AllHipHop.com: What kind of family problems might you have?

50 Cent: I got a little cousin that’s a fraud. He raps like he me, and he ain’t start that s**t until I got on. He’s a f***ing fraud. I don’t even talk to him. I tell you why. I don’t want it to be my fault when n***as get their hands on him. I tell his mother, he won’t stop and you haven’t been making an effort to make him stop. They tell him, "Oh you sound like [me] a little bit."? I’m like, "No, you haven’t gone through the same things I have. If he was in this room, he wouldn’t know that n***as is on him. He doesn’t have that street sense to know if n***as wanted to hurt him. He calls himself 25, so he can associate himself with 50. I don’t talk to him because I know n***as would get their hands on him. And you know that I wear a bulletproof vest, have a bulletproof car. I have that as simple precautions because common sense tells you if Biggie died in a car, Tupac died in a car, I got shot nine times in a car. It’s like [normal to] start bulletproofing the cars now.

AllHipHop.com: Is there any truth to Supreme being involved with your mom’s death?

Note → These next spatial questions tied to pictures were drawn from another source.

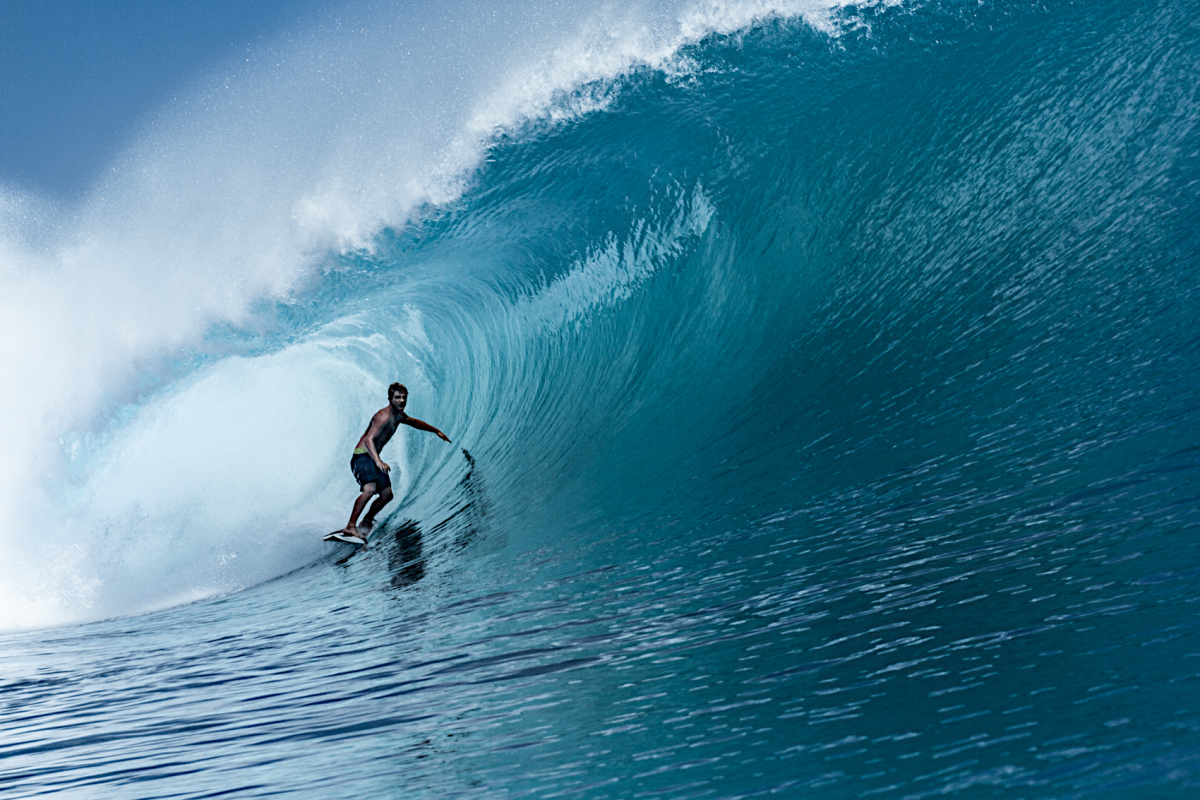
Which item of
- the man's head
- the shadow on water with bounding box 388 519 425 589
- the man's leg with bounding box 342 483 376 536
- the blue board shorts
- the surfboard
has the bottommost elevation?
the shadow on water with bounding box 388 519 425 589

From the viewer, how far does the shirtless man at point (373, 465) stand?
7000 millimetres

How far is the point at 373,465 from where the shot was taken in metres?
7.02

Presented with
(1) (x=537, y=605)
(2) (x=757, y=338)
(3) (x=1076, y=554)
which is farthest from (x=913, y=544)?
(2) (x=757, y=338)

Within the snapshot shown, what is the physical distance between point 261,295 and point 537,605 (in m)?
7.56

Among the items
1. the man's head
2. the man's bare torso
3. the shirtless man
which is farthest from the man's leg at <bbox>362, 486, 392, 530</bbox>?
the man's head

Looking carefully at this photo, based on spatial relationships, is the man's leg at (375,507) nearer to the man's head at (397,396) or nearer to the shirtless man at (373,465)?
the shirtless man at (373,465)

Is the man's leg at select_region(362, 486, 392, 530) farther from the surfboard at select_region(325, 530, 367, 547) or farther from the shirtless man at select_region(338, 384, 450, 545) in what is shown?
the surfboard at select_region(325, 530, 367, 547)

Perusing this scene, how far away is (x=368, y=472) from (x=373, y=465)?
0.29 feet

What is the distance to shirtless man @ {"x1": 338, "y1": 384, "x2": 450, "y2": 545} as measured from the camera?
276 inches

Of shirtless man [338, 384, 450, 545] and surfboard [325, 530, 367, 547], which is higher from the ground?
shirtless man [338, 384, 450, 545]

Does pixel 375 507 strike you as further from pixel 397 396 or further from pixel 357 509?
pixel 397 396

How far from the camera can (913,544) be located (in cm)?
322

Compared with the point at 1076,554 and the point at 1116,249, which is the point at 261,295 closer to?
the point at 1116,249

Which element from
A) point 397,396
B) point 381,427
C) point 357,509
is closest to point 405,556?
point 357,509
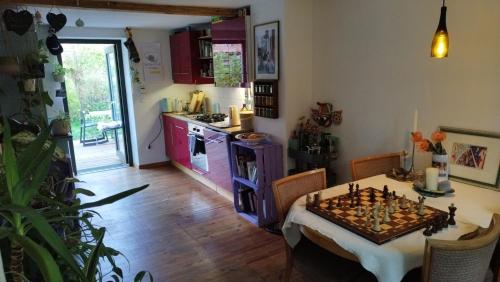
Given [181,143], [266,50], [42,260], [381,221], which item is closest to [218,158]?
[181,143]

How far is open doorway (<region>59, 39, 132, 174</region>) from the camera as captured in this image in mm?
5453

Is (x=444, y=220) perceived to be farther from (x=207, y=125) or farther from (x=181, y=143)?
(x=181, y=143)

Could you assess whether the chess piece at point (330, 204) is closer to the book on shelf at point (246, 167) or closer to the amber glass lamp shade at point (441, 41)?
the amber glass lamp shade at point (441, 41)

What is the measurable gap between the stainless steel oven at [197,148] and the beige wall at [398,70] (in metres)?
1.71

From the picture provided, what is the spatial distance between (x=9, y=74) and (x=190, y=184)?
2487mm

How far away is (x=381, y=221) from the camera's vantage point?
1.65 meters

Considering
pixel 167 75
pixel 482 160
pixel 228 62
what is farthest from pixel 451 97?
pixel 167 75

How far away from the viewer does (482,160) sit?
6.95ft

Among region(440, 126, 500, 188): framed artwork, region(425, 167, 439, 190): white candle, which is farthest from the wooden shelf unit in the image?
region(425, 167, 439, 190): white candle

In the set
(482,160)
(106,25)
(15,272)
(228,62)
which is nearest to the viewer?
(15,272)

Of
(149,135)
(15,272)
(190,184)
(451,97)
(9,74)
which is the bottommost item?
(190,184)

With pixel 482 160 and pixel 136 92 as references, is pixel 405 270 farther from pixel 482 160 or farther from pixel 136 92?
pixel 136 92

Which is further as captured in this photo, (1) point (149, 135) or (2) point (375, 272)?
(1) point (149, 135)

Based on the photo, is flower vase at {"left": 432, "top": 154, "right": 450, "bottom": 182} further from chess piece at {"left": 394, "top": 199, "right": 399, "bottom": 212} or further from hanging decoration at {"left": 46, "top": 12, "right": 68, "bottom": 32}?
hanging decoration at {"left": 46, "top": 12, "right": 68, "bottom": 32}
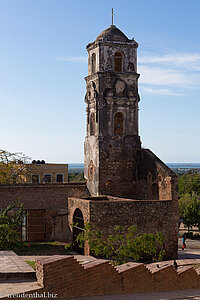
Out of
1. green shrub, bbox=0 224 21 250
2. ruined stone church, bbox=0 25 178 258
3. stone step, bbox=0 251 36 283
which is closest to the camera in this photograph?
stone step, bbox=0 251 36 283

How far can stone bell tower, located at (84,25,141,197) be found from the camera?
24.5m

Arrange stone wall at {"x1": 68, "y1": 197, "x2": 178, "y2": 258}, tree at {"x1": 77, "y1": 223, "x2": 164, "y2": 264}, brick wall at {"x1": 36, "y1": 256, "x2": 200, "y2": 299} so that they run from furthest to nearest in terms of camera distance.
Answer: stone wall at {"x1": 68, "y1": 197, "x2": 178, "y2": 258} < tree at {"x1": 77, "y1": 223, "x2": 164, "y2": 264} < brick wall at {"x1": 36, "y1": 256, "x2": 200, "y2": 299}

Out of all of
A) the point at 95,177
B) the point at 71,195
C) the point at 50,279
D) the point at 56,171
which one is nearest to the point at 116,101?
the point at 95,177

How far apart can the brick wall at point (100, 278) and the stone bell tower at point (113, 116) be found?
12498 mm

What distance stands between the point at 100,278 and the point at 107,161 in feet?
48.2

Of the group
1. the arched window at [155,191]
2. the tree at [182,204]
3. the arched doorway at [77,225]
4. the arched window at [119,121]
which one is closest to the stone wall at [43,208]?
the arched doorway at [77,225]

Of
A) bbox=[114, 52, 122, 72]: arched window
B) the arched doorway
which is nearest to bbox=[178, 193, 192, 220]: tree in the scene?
bbox=[114, 52, 122, 72]: arched window

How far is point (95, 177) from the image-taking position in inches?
971

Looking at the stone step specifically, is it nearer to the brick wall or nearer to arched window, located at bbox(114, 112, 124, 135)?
the brick wall

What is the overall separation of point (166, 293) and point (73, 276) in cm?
326

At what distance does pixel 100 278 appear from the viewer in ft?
33.0

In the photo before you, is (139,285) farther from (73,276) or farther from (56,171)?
(56,171)

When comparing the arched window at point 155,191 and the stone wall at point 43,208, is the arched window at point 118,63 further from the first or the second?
the stone wall at point 43,208

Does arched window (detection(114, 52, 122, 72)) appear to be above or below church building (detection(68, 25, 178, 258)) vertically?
above
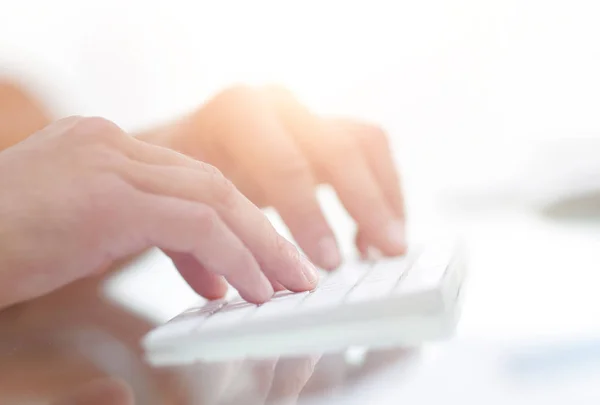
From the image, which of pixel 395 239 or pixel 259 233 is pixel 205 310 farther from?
pixel 395 239

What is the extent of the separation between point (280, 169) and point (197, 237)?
Result: 0.28 m

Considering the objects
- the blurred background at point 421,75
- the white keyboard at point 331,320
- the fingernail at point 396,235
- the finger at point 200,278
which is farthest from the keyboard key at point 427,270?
the blurred background at point 421,75

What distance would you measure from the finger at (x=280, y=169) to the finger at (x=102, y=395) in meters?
0.31

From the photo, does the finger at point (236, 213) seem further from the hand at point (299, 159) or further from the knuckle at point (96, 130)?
the hand at point (299, 159)

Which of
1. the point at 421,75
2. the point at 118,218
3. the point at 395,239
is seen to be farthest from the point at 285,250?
the point at 421,75

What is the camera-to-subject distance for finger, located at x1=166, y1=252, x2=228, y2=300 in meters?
0.62

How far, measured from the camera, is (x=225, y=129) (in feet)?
2.70

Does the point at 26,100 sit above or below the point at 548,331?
above

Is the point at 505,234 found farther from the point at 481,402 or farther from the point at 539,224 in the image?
the point at 481,402

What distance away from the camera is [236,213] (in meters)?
0.52

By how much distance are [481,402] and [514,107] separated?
27.8 inches

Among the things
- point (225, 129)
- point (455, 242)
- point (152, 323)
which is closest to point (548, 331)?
point (455, 242)

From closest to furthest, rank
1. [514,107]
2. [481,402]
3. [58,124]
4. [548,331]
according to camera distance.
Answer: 1. [481,402]
2. [548,331]
3. [58,124]
4. [514,107]

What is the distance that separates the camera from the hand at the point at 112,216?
0.48 meters
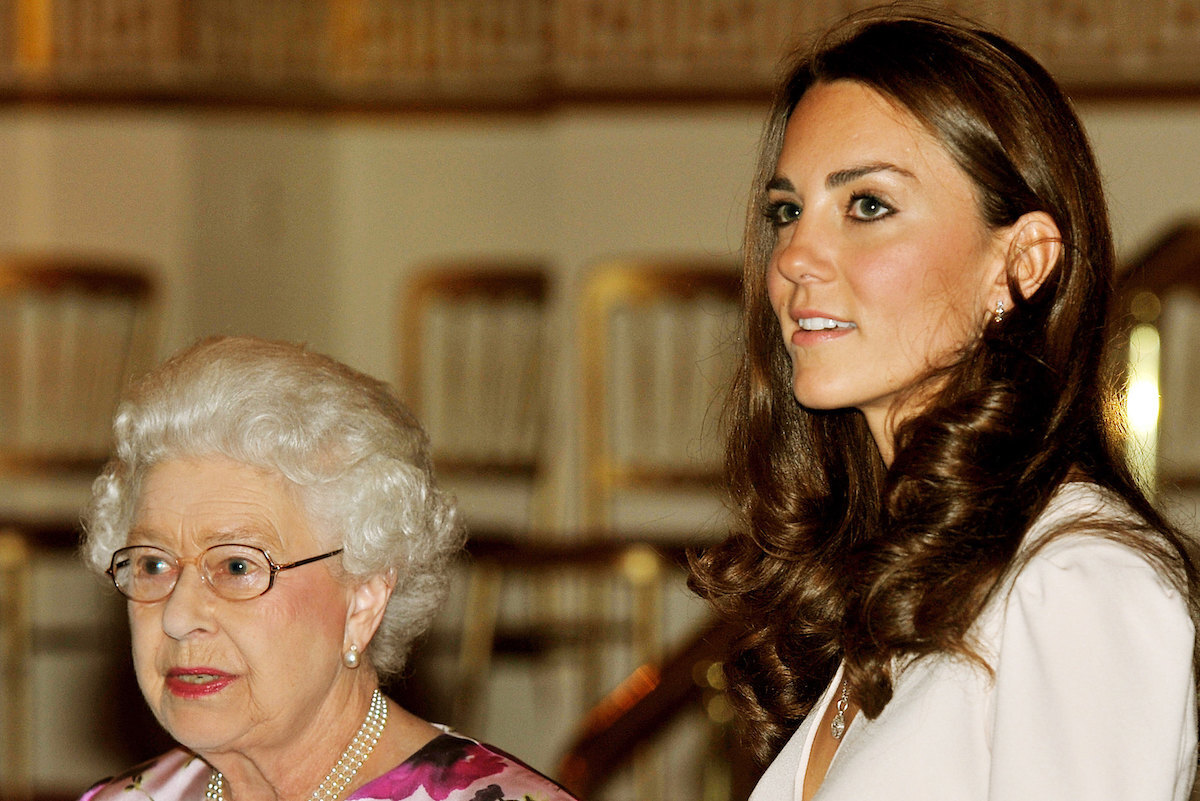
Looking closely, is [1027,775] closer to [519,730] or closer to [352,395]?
[352,395]

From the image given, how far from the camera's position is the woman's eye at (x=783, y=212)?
173cm

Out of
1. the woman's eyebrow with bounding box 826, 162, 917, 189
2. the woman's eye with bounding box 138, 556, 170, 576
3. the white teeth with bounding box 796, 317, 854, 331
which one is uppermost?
the woman's eyebrow with bounding box 826, 162, 917, 189

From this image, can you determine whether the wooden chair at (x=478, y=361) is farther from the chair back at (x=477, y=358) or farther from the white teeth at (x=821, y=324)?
the white teeth at (x=821, y=324)

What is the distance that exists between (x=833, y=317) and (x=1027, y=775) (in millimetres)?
496

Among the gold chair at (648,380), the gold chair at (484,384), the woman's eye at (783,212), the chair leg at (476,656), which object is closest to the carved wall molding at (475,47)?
the gold chair at (648,380)

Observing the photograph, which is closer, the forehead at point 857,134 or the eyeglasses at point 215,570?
the forehead at point 857,134

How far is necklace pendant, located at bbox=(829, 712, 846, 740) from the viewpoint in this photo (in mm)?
1736

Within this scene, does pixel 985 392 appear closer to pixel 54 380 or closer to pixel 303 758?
pixel 303 758

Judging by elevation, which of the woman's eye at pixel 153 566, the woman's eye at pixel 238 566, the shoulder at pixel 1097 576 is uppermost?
the shoulder at pixel 1097 576

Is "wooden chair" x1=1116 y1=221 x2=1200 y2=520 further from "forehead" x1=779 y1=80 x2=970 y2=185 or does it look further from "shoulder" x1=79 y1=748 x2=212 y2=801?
"shoulder" x1=79 y1=748 x2=212 y2=801

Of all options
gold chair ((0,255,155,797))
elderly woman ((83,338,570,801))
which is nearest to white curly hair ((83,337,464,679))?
elderly woman ((83,338,570,801))

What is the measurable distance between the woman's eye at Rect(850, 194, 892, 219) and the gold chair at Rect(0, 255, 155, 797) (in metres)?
4.04

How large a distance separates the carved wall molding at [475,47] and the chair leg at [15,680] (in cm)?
170

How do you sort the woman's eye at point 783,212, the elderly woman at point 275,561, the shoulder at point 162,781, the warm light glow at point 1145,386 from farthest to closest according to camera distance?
the warm light glow at point 1145,386, the shoulder at point 162,781, the elderly woman at point 275,561, the woman's eye at point 783,212
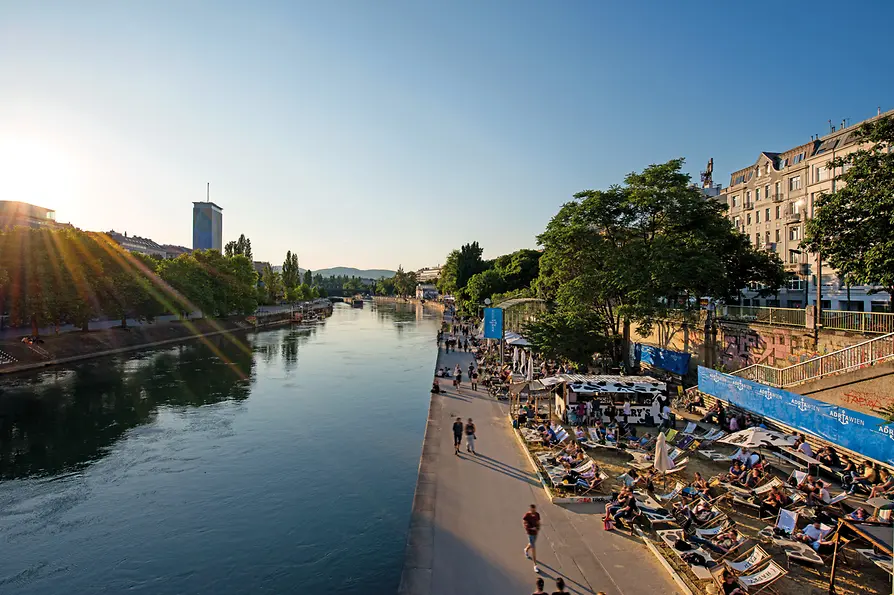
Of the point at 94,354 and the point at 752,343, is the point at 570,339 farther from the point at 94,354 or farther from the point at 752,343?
the point at 94,354

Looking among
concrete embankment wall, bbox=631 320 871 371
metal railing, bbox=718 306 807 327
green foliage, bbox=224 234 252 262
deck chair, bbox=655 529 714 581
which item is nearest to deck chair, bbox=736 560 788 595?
deck chair, bbox=655 529 714 581

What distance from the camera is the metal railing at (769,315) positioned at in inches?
968

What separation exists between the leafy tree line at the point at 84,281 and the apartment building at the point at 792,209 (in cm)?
6454

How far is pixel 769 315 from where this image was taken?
87.4ft

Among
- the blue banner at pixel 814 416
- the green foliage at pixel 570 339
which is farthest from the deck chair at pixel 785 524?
→ the green foliage at pixel 570 339

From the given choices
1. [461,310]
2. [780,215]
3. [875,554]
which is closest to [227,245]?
[461,310]

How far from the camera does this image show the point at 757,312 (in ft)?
92.2

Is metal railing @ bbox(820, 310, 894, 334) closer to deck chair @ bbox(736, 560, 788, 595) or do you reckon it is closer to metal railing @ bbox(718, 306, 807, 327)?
metal railing @ bbox(718, 306, 807, 327)

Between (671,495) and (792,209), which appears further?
(792,209)

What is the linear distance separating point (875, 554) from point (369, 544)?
1288 centimetres

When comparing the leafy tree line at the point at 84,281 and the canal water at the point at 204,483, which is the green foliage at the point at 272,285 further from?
the canal water at the point at 204,483

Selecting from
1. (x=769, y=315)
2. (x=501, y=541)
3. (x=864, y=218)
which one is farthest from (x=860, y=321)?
(x=501, y=541)

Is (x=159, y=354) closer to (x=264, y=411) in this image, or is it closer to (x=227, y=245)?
(x=264, y=411)

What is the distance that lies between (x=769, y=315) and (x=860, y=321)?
5.72 m
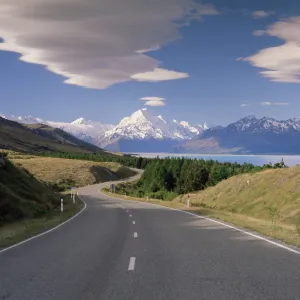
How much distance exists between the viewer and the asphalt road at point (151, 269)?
27.5 ft

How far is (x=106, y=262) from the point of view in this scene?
39.5 ft

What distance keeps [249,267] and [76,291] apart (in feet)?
14.1

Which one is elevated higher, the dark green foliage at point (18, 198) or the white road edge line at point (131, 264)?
the white road edge line at point (131, 264)

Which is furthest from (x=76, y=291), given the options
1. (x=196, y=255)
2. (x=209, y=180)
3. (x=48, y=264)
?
(x=209, y=180)

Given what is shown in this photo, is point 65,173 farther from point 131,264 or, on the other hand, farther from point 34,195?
point 131,264

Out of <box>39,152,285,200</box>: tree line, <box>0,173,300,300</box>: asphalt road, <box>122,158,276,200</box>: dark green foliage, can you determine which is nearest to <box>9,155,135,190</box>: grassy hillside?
<box>39,152,285,200</box>: tree line

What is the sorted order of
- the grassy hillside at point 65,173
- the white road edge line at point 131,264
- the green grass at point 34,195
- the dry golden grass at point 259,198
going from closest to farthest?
the white road edge line at point 131,264 → the green grass at point 34,195 → the dry golden grass at point 259,198 → the grassy hillside at point 65,173

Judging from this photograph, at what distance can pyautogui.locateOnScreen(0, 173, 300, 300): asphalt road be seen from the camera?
8.38 metres

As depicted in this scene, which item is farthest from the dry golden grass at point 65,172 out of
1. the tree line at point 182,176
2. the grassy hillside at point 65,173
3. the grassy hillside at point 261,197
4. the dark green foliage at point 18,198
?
the dark green foliage at point 18,198

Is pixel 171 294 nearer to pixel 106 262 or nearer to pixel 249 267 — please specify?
pixel 249 267

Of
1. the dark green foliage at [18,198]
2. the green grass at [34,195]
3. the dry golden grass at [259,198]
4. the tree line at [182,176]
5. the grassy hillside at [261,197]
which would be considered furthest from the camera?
the tree line at [182,176]

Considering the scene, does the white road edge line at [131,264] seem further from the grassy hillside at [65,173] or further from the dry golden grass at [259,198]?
the grassy hillside at [65,173]

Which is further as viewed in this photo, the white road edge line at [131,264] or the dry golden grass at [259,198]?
the dry golden grass at [259,198]

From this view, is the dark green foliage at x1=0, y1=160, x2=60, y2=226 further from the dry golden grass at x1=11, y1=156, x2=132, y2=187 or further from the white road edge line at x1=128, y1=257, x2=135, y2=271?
the dry golden grass at x1=11, y1=156, x2=132, y2=187
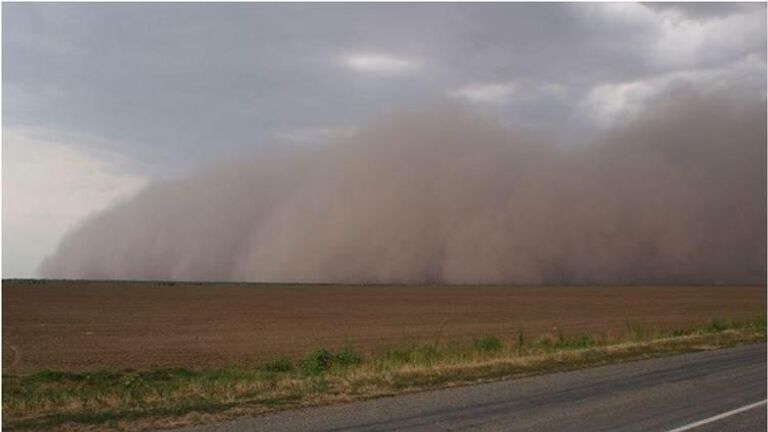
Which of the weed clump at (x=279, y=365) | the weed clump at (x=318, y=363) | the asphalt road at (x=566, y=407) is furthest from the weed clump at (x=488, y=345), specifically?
the asphalt road at (x=566, y=407)

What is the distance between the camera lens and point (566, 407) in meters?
8.98

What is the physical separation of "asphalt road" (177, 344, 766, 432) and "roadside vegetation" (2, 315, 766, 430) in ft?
2.11

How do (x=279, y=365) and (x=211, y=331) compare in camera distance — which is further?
(x=211, y=331)

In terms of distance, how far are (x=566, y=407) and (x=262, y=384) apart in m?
4.44

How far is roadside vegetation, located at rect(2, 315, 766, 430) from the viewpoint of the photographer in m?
8.45

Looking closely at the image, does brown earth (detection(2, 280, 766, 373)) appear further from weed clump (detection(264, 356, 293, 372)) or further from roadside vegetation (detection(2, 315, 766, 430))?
roadside vegetation (detection(2, 315, 766, 430))

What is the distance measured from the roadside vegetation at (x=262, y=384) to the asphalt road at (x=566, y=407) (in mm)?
642

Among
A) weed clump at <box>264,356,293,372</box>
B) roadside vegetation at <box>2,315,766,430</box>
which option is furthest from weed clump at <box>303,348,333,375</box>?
weed clump at <box>264,356,293,372</box>

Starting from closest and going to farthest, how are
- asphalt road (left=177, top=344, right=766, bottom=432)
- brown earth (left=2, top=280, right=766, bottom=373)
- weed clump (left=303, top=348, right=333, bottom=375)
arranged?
asphalt road (left=177, top=344, right=766, bottom=432) → weed clump (left=303, top=348, right=333, bottom=375) → brown earth (left=2, top=280, right=766, bottom=373)

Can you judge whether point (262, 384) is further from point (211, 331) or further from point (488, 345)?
point (211, 331)

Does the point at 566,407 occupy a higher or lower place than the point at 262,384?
lower

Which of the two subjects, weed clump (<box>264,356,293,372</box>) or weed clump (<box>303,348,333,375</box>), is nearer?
weed clump (<box>303,348,333,375</box>)

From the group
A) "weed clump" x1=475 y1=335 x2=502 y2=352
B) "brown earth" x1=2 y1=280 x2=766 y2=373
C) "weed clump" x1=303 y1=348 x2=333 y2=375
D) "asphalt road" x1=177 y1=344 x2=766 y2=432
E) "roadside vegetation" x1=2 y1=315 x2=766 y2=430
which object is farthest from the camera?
"brown earth" x1=2 y1=280 x2=766 y2=373

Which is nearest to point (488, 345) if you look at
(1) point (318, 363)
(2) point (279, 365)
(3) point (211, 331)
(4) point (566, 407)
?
(1) point (318, 363)
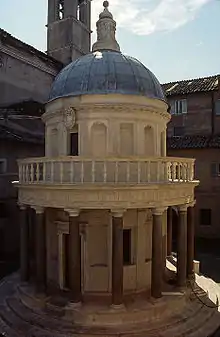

50 Cent: No my moms was out during the "Cat" era. It was cool, she was around that age bracket. The old heads can’t respect you when you can be their children. This n***a came home, he with me. I’m 19 in a Benz, he 40 in an old Bronco trying to get back on his feet. Chasing the same b***hes I chase.

Editor’s Note: In the mid-eighties, Ja Rule and 50 Cent’s role models were drug kingpins like Lorenzo "Fat Cat"? Nichols, Howard "Pappy"? Mason, and McGriff.